Deepfakes, sebagai musuh kecerdasan buatan yang berkembang pesat, menimbulkan ancaman yang semakin serius terhadap ekonomi dan keamanan global. Kerugian ekonomi yang diakibatkannya diperkirakan akan meningkat secara signifikan, dengan industri perbankan dan jasa keuangan menjadi target utama. Artikel ini akan menganalisis tren perkembangan pesat teknologi deepfake, risiko dan tantangan yang ditimbulkannya bagi perusahaan dan individu, serta mengeksplorasi dilema yang dihadapi perusahaan ketika menghadapi ancaman yang muncul ini.
Sebagai salah satu bentuk kecerdasan buatan permusuhan yang tumbuh paling cepat, kerugian terkait deepfake diperkirakan akan melonjak dari US$12,3 miliar pada tahun 2023 menjadi US$40 miliar pada tahun 2027, yang merupakan tingkat pertumbuhan tahunan gabungan sebesar 32%. Deloitte memperkirakan deepfake akan semakin banyak di tahun-tahun mendatang, dengan bank dan jasa keuangan menjadi target utama.
Deepfake berada di garis depan serangan AI yang merugikan, dan tumbuh sebesar 3.000% pada tahun lalu saja. Deepfake diperkirakan akan meningkat sebesar 50% hingga 60% pada tahun 2024, dengan 140.000-150.000 insiden serupa diperkirakan terjadi secara global pada tahun ini.

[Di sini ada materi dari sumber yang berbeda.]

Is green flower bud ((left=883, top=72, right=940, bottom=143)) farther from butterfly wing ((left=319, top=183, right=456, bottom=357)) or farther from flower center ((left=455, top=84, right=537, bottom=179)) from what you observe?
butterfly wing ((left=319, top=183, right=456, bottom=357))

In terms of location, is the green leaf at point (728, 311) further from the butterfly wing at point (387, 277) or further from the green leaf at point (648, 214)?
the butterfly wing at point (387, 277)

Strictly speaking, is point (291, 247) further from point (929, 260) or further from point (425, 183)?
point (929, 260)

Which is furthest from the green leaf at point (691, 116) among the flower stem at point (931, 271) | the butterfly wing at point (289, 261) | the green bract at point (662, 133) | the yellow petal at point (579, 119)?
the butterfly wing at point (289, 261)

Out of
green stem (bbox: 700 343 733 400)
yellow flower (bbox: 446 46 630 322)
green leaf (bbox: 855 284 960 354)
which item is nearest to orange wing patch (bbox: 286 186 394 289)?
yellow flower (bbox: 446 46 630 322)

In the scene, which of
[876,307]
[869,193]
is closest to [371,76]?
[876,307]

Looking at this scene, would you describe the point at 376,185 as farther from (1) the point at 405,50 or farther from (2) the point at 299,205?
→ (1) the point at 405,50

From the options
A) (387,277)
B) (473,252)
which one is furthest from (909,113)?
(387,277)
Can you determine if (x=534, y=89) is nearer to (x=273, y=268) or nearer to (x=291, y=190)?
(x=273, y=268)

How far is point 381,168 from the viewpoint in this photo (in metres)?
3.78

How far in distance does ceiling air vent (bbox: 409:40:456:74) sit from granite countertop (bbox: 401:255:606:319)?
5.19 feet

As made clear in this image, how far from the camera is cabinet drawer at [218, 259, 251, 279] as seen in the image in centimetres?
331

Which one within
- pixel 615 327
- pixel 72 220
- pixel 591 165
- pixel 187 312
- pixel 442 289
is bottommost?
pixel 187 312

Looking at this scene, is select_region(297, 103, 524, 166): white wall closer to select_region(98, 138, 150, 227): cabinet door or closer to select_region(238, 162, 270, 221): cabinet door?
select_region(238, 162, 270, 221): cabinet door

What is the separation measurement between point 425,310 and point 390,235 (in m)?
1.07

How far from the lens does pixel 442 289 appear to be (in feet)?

Aplikasi, alat, dan platform AI generatif generasi terbaru memberi penyerang semua yang mereka perlukan untuk membuat video deepfake, suara yang ditiru, dan dokumen palsu dengan cepat dan hemat biaya. Laporan Intelijen dan Keamanan Pidato tahun 2024 dari Pindrops memperkirakan bahwa penipuan deepfake yang menargetkan pusat kontak menelan biaya sekitar $5 miliar per tahun. Laporan mereka menyoroti ancaman serius yang ditimbulkan oleh deepfake terhadap perbankan dan jasa keuangan
Bloomberg melaporkan tahun lalu bahwa “seluruh industri rumahan telah muncul di web gelap yang menjual penipu dengan harga mulai dari $20 hingga ribuan dolar.” Baru-baru ini, sebuah infografis berdasarkan Laporan Penipuan Identitas Sumsub tahun 2023 Memberikan perspektif global tentang pesatnya pertumbuhan penipuan AI. .
Sepertiga perusahaan tidak memiliki strategi untuk menghadapi risiko serangan AI yang merugikan, yang kemungkinan besar dimulai dari tindakan palsu yang dilakukan oleh para eksekutif kunci mereka. Penelitian baru dari Ivanti menemukan bahwa 30% perusahaan tidak memiliki rencana untuk mengidentifikasi dan mempertahankan diri dari serangan AI yang merugikan.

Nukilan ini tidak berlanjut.